**What to do**
Write out the listing below again, swapping "raised arm" for "lifted arm" and keeping everything else the same. Leave the pictures out of your copy.

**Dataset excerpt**
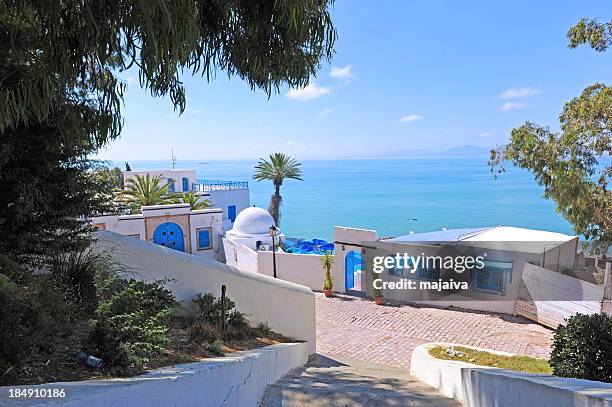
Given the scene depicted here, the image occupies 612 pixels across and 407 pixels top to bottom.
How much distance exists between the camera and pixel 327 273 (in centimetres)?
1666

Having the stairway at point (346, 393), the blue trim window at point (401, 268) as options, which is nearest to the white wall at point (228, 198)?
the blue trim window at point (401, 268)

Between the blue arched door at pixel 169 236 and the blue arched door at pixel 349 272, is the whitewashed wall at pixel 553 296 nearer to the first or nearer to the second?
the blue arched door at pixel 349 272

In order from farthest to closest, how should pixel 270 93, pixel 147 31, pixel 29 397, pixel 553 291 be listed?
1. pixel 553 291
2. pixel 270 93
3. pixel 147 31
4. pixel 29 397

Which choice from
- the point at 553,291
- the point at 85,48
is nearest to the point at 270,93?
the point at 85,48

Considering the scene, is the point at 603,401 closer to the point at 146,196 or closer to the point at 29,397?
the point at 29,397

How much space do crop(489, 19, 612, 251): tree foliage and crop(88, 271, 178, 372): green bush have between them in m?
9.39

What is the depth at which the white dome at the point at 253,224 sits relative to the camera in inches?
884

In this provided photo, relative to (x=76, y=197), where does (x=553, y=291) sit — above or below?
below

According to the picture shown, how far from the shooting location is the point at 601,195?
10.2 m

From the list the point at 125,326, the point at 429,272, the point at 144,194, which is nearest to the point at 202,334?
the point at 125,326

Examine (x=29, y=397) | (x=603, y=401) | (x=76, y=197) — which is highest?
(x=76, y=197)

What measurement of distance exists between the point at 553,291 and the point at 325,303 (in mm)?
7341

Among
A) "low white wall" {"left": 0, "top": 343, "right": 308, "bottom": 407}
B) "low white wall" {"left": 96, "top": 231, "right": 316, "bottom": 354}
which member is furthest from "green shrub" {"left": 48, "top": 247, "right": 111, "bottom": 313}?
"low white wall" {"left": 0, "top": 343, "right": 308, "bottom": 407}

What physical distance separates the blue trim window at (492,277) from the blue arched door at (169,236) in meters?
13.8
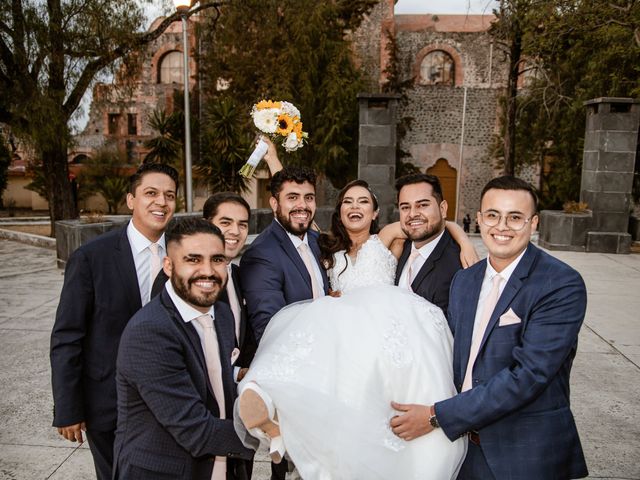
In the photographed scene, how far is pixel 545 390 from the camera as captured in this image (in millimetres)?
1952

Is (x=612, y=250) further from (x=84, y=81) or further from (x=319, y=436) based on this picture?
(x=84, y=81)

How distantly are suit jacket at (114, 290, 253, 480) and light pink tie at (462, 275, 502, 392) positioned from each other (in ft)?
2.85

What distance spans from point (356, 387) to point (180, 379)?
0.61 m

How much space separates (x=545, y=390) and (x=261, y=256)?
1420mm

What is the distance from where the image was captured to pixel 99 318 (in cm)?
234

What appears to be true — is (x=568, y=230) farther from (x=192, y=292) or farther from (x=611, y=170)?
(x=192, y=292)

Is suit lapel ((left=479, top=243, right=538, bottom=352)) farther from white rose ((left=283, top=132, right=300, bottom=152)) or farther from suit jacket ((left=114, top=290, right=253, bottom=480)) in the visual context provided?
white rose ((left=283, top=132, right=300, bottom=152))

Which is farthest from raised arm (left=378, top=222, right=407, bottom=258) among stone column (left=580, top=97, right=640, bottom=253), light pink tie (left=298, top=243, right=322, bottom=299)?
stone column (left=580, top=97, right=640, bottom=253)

**Exercise output**
Given the scene depicted here, the image occupies 612 pixels across and 407 pixels top to bottom.
How much distance exists between the camera and pixel 327 273 (in centimetres)?
1666

Having the stairway at point (346, 393), the blue trim window at point (401, 268) as options, which is nearest to the white wall at point (228, 198)?
the blue trim window at point (401, 268)

Between the blue arched door at pixel 169 236 and the blue arched door at pixel 349 272, is the whitewashed wall at pixel 553 296 nearer to the first or nearer to the second?
the blue arched door at pixel 349 272

In order from farthest to closest, how should pixel 270 93, pixel 147 31, pixel 29 397, pixel 553 291 be listed?
1. pixel 553 291
2. pixel 270 93
3. pixel 147 31
4. pixel 29 397

Which choice from
- the point at 553,291
- the point at 85,48
is nearest to the point at 270,93?
the point at 85,48

Considering the scene, is the point at 603,401 closer to the point at 146,196 or closer to the point at 29,397?
the point at 29,397

How much space do crop(489, 19, 612, 251): tree foliage and crop(88, 271, 178, 372): green bush have between them in m?
9.39

What is the depth at which the white dome at the point at 253,224 sits relative to the camera in inches?
884

In this provided photo, relative to (x=76, y=197), where does (x=553, y=291) sit — above or below?
below

According to the picture shown, how far from the shooting location is the point at 601,195?
10.2 m

From the list the point at 125,326, the point at 429,272, the point at 144,194, which is nearest to the point at 202,334?
the point at 125,326

Examine (x=29, y=397) | (x=603, y=401) | (x=76, y=197) — which is highest?
(x=76, y=197)

What measurement of distance exists between the point at 553,291 and the point at 325,303 (in mm)?
7341

Among
A) "low white wall" {"left": 0, "top": 343, "right": 308, "bottom": 407}
B) "low white wall" {"left": 96, "top": 231, "right": 316, "bottom": 354}
which member is furthest from "green shrub" {"left": 48, "top": 247, "right": 111, "bottom": 313}?
"low white wall" {"left": 0, "top": 343, "right": 308, "bottom": 407}

What physical distance separates the blue trim window at (492,277) from the blue arched door at (169,236) in meters?
13.8
In the photographed scene, how far is pixel 545 390 from the camera as captured in this image (in millimetres)?
1952

Is (x=612, y=250) further from (x=84, y=81) or further from (x=319, y=436) based on this picture?
(x=84, y=81)

How distantly are suit jacket at (114, 290, 253, 480) and light pink tie at (462, 275, 502, 392) positioned from each other (in ft)?
2.85

What distance spans from point (356, 387) to point (180, 379)?
0.61 m

How much space separates (x=545, y=390) and (x=261, y=256)?
1420mm

What is the distance from where the image was captured to pixel 99 318 (in cm)?
234

What appears to be true — is (x=568, y=230) farther from (x=192, y=292) or farther from (x=611, y=170)?
(x=192, y=292)

Is suit lapel ((left=479, top=243, right=538, bottom=352)) farther from white rose ((left=283, top=132, right=300, bottom=152)) or farther from suit jacket ((left=114, top=290, right=253, bottom=480)) in the visual context provided?
white rose ((left=283, top=132, right=300, bottom=152))

Which is farthest from lifted arm (left=378, top=222, right=407, bottom=258) among stone column (left=580, top=97, right=640, bottom=253), light pink tie (left=298, top=243, right=322, bottom=299)?
stone column (left=580, top=97, right=640, bottom=253)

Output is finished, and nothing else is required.